**Provided passage**:

== Segment start ==

Gastrointestinal stromal tumors of the jejunum and ileum: a clinicopathologic, immunohistochemical, and molecular genetic study of 906 cases before imatinib with long-term follow-up

Am J Surg Pathol. 2006 Apr;30(4):477-89. doi: 10.1097/00000478-200604000-00008.


Gastrointestinal (GI) stromal tumors (GISTs), the specific KIT- or PDFGRA-signaling driven mesenchymal tumors, are the most common mesenchymal tumors of the GI tract. This study analyzed 1091 tumors originally classified as smooth muscle tumors of the small intestine (including jejunum or ileum and excluding duodenum), and found that 906 (83%) of these were GISTs. The GIST patients had 55:45 male-to-female ratio with a median age of 59 years (range, 13-94 years). Only 0.6% of tumors occurred before the age of 21 years and 13.6% before the age of 40 years. The tumors varied from 0.3 to 40 cm (median, 7.0 cm) and most commonly presented with GI bleeding or acute abdomen; 18% were incidentally detected. Histologically, the tumors were relatively monotypic with spindle cell (86%), epithelioid (5%), or mixed patterns (9%). Skeinoid fibers were present in 44% of cases, and their presence was associated with a favorable course. Most epithelioid tumors were malignant, and this morphology sometimes emerged from less cellular and less mitotically active spindle cell tumors, suggesting that it represented a transformation. KIT was immunohistochemically detected in 98%, CD34 in 40%, smooth muscle actin in 34%, desmin in 0.2%, and S-100 protein in 14% of the tumors tested. Outcome was strongly dependent on tumor size and mitotic activity, with an overall 39% tumor-related mortality, twice that for gastric GISTs. Only <3% of tumors <5 cm and < or = 5 mitoses/50 HPF metastasized, whereas 86% of tumors >10 cm and >5 mitoses/50 HPF metastasized. In stark contrast to corresponding gastric tumors, tumors >10 cm with mitotic activity < or = 5/50 HPF and those < or = 5 cm with mitoses >5/50 HPF had a high metastatic rate (>50%); tumors >5 cm < or = 10 cm with low mitotic rate had a 24% metastatic rate. The median survival times of patients with low mitotic rate tumors who died of disease decreased by increasing tumor size. KIT exon 11 mutations were detected in 90 cases, exon 9 mutation in 17 cases, and exon 17 mutation in 1 case; the presence of mutation or mutation type was not prognostically significant. There were no PDGFRA exon 12 or 8 mutations. Systematic data on prognosis of small intestinal GISTs of various size and mitotic activity categories can be helpful in management and surveillance of patients with these tumors.

== Segment end ==

**Material supplied**:
== Segment start ==

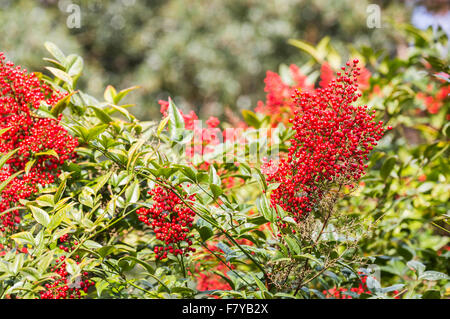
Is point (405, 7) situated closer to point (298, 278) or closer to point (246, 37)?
point (246, 37)

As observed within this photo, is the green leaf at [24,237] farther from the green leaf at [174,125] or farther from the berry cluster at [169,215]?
the green leaf at [174,125]

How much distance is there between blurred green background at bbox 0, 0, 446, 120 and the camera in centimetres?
648

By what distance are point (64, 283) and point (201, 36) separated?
257 inches

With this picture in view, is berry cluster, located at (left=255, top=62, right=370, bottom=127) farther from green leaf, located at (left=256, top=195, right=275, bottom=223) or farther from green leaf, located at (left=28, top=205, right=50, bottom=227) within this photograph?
green leaf, located at (left=28, top=205, right=50, bottom=227)

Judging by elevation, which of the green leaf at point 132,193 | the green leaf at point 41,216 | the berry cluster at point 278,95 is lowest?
the green leaf at point 41,216

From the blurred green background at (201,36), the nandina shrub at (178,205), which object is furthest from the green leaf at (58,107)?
the blurred green background at (201,36)

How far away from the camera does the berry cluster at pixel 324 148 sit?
2.11 ft

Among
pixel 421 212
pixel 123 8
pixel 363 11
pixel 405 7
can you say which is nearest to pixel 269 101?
pixel 421 212

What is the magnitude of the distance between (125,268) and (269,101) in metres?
0.80

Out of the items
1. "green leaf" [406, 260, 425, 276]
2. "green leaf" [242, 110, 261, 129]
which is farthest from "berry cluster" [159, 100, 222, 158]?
"green leaf" [406, 260, 425, 276]

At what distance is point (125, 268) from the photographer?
2.27ft

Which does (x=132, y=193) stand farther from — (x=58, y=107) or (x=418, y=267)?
(x=418, y=267)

== Segment end ==

**Prompt 1**:
Please rewrite the part of the tumor study abstract starting with "Gastrointestinal stromal tumors" and going on through "Apr;30(4):477-89. doi: 10.1097/00000478-200604000-00008.", replacing "jejunum" with "proximal small intestine".
**Prompt 2**:
In the tumor study abstract, what share of the GISTs were detected incidentally?

**Expected answer 1**:
Gastrointestinal stromal tumors of the proximal small intestine and ileum: a clinicopathologic, immunohistochemical, and molecular genetic study of 906 cases before imatinib with long-term follow-up

Am J Surg Pathol. 2006 Apr;30(4):477-89. doi: 10.1097/00000478-200604000-00008.

**Expected answer 2**:
18%